Hewitt-Clarkson pointed out that this does not go far enough: ‘strongly encourage’ is not the same as ‘must’.

At the recent Festival of Education, former DfE advisor Luke Tryl went further, saying the Headteacher and the school had “been profoundly let down by policymakers”.  

Parent view

Ofsted Chief Inspector, Amanda Spielman did assert that “parents need to learn that we don’t all get our way” and must accept that “we can’t have 100 per cent of what we want” and schools should teach that some families have two mummies or two daddies.

Most schools would view the relationship with parents as one of partnership. For example, to support learning at home, schools requires the willingness of a parent to make the time and enthusiasm for learning – particularly for reading given the impact this can have on progress.

Parents are encouraged to be engage actively in their child’s learning but if parents take a different view to that of the school, whether it is, for example, towards attitudes towards welcoming refugees or attitudes to homosexuality – what line does a school take?

Indeed, faith schools have a particular challenge, given their context, in meeting statutory requirements whilst reflecting their own belief systems, which are not always consistently understood or interpreted. Nigel Genders, Chief Education Officer for the Church of England has said:

“Schools will be encouraged to reflect their own ethos and values whilst being sensitive to the needs of the community, including the context of belief, faith, religion and culture.”

Why it matters

The rights of the child are also central. It’s worth reviewing the impact of LGBT representation in schools.

The Department of Health and Social Care found in the 2017 Mental Health and Children and Young People survey that one in ten 14-19 year olds described themselves as lesbian or gay (1.7%), bisexual (6.3%) or other (2.2%). Girls were more likely to identify with a non-heterosexual identity (13.2%) than boys (7.1%).

In the group surveyed 34.9% of those young people who identified as lesbian, gay, bisexual or with another sexual identity had a diagnosable mental health disorder compared to 13.2% of those young people who identified as heterosexual. Categorically then, one of the range of factors which increase the likelihood of having a mental disorder is sexual identity, especially if you are a girl.

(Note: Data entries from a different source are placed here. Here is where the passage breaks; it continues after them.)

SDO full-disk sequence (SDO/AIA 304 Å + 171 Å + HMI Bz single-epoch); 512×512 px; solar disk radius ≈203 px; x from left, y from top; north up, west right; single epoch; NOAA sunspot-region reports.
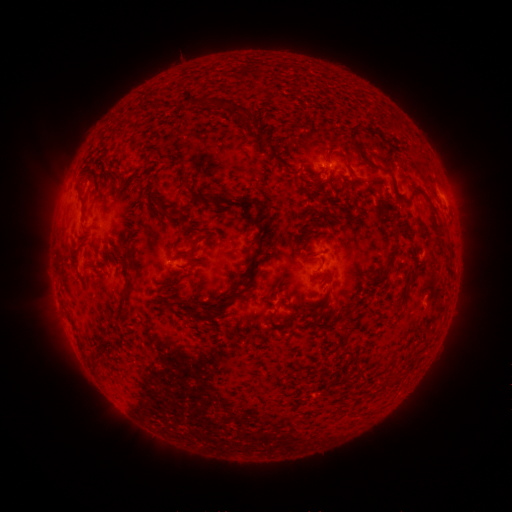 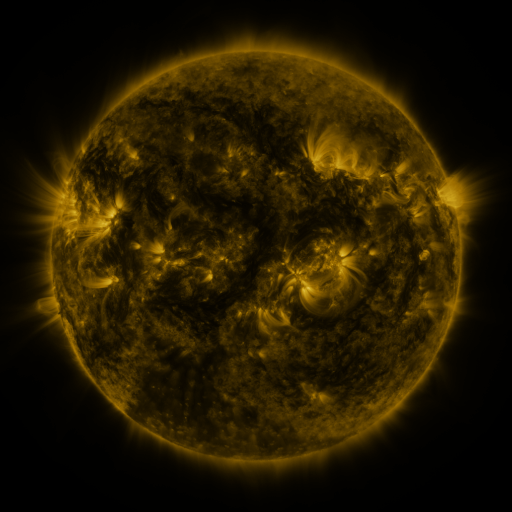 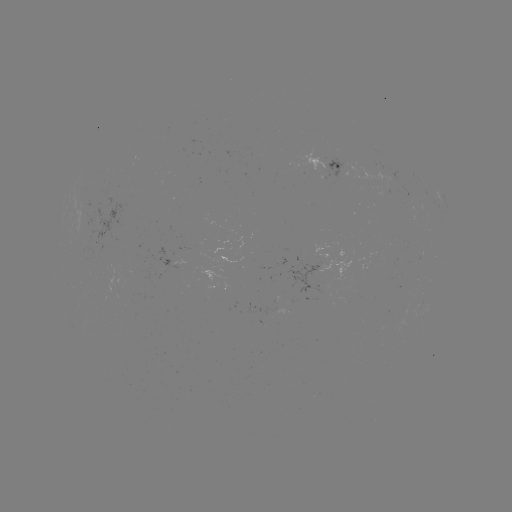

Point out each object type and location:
spotted active region: (328, 167)
spotted active region: (443, 199)
spotted active region: (170, 261)
spotted active region: (334, 268)
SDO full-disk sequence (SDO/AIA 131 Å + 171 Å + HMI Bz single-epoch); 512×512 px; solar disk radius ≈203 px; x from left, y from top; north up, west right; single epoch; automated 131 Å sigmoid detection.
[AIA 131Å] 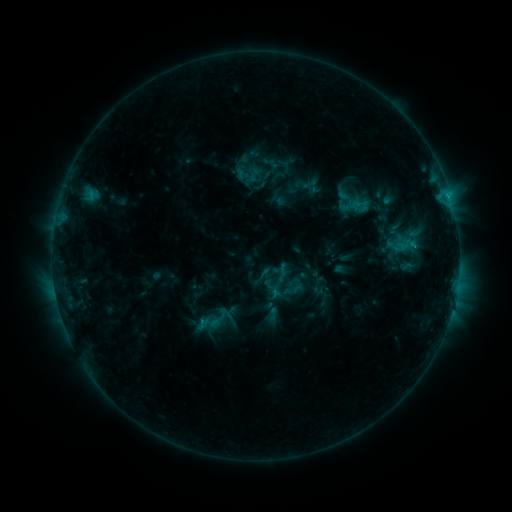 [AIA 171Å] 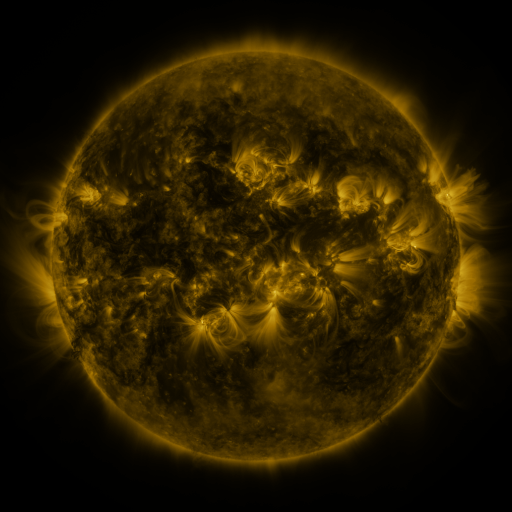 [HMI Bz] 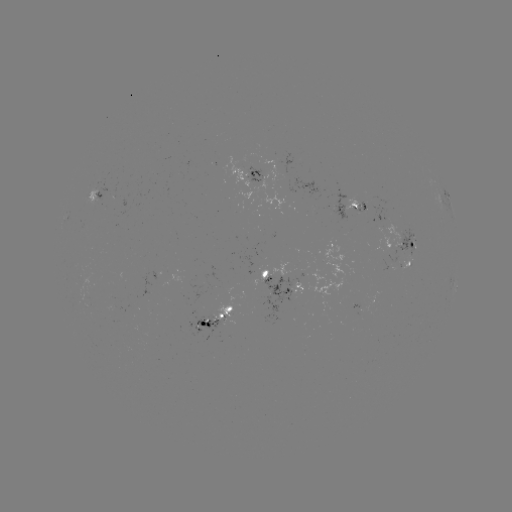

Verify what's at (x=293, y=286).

Stonewall report that more than four in five trans young people have self-harmed, as have three in five lesbian, gay and bi young people who aren't trans.

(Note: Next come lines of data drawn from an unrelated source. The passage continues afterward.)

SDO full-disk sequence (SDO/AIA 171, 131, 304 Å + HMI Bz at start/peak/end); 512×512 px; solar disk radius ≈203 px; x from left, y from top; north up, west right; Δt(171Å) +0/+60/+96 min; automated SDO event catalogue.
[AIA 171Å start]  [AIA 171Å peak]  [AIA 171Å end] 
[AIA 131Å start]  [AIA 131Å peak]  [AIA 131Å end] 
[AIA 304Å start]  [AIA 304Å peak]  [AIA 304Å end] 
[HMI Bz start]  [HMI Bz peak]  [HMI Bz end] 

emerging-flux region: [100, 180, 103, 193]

And it’s not just about the impact on students. For teachers and other adults in school who are LGBT, there is an important freedom to be able to be your true self in a professional capacity.

Of course, as well as allowing teachers to be themselves, a school having a teacher who is ‘out’ can play an important role for young people as well as potentially providing someone to speak to for advice or reassurance.

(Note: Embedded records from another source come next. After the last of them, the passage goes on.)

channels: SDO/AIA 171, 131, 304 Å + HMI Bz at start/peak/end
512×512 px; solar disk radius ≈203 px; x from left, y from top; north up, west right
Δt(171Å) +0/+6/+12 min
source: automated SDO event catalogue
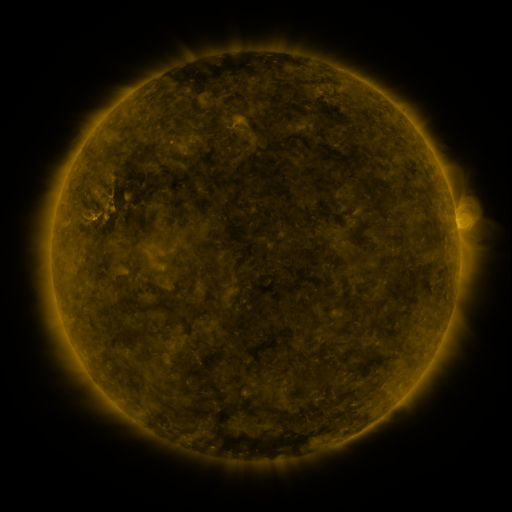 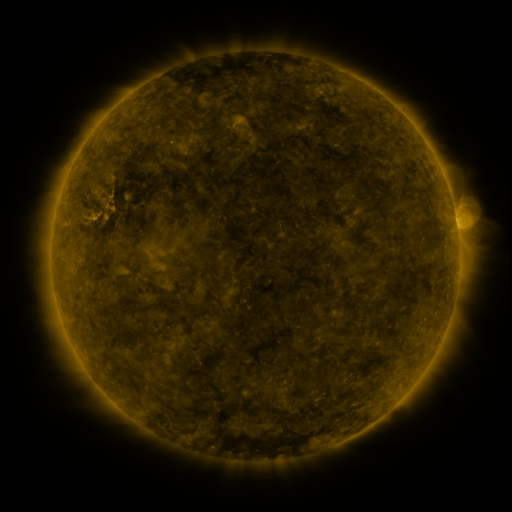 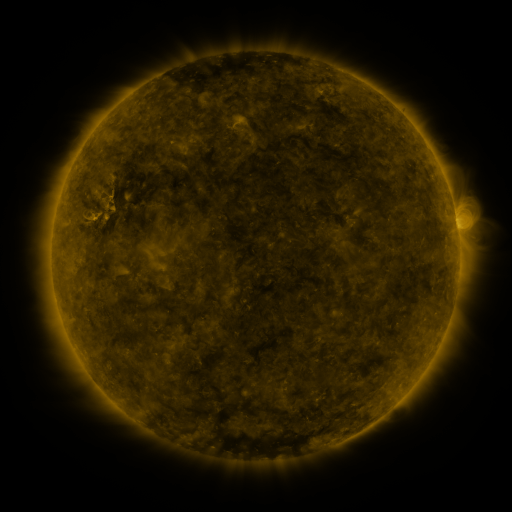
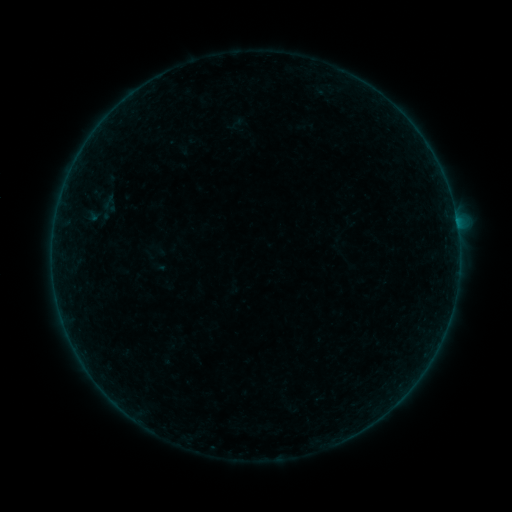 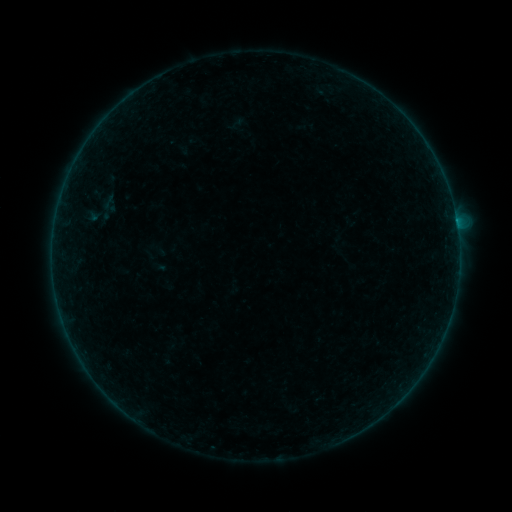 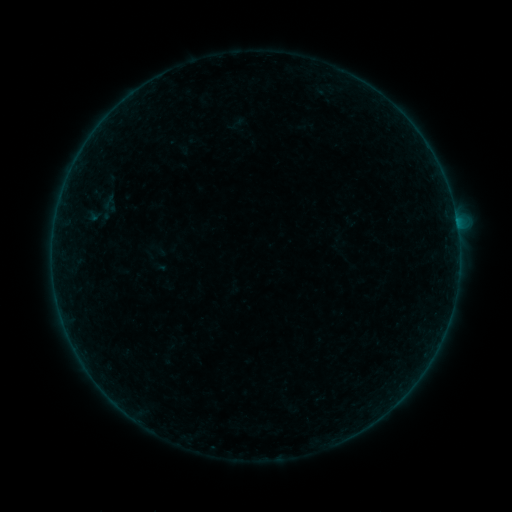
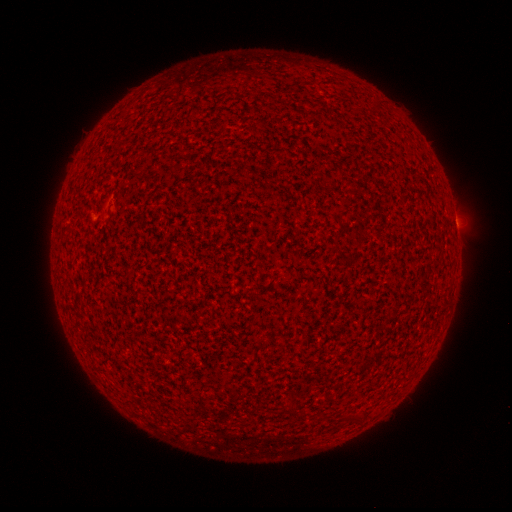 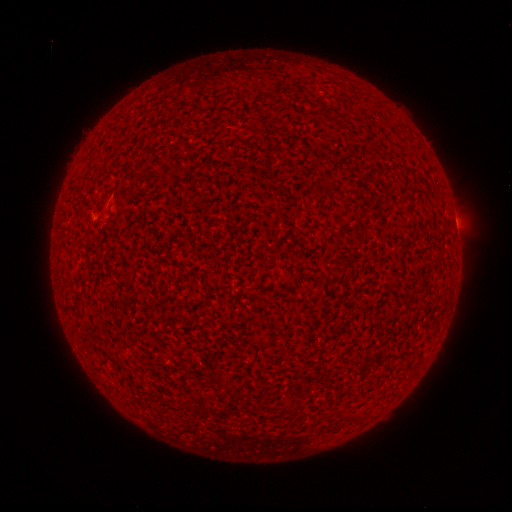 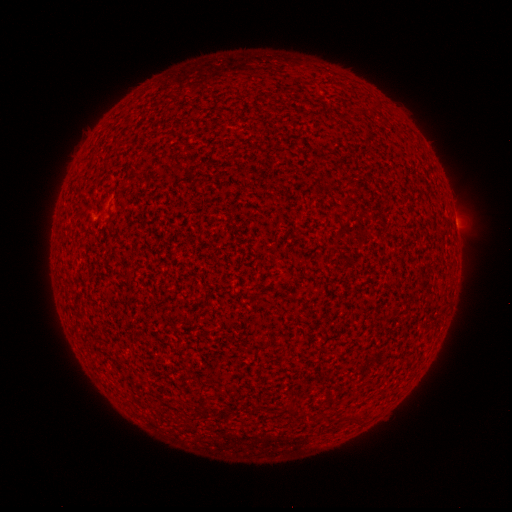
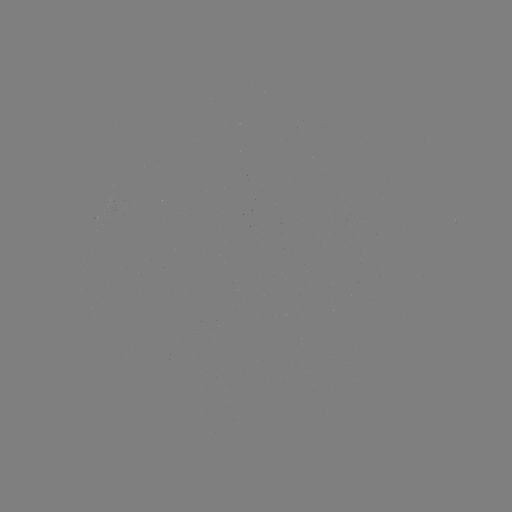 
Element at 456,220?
A6.1 flare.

Where next for LGBT teaching in UK schools?

Fundamentally, the Department for Education guidance at primary level is about identifying that families can take different forms, for example:

  • single parent families
  • LGBT parents
  • families headed by a grandparent/s
  • adoptive parents
  • foster parents/carers
  • family structures where children are in a caring capacity to their parents. 

An important and necessary normalisation of different family structures needs to happen to ensure all family relationships have equal weighting and representation, this is alongside the understanding that a healthy relationship is a loving and caring one.

In the context of modern, pluralistic Britain, headteachers have to embody and highlight the importance of the relationship between schools and parents, delivering the requirements of the state whilst responding positively to community views.

How can schools be empowered to lead with moral purpose, work with parents, follow the law and appropriately support pupils’ emotional and physical development while representing and reflecting the realities of family life and society?

Quite simply, they need more support from national leaders. Politicians need to show leadership and courage and not leave schools exposed to balancing a complicated set of interests on their own.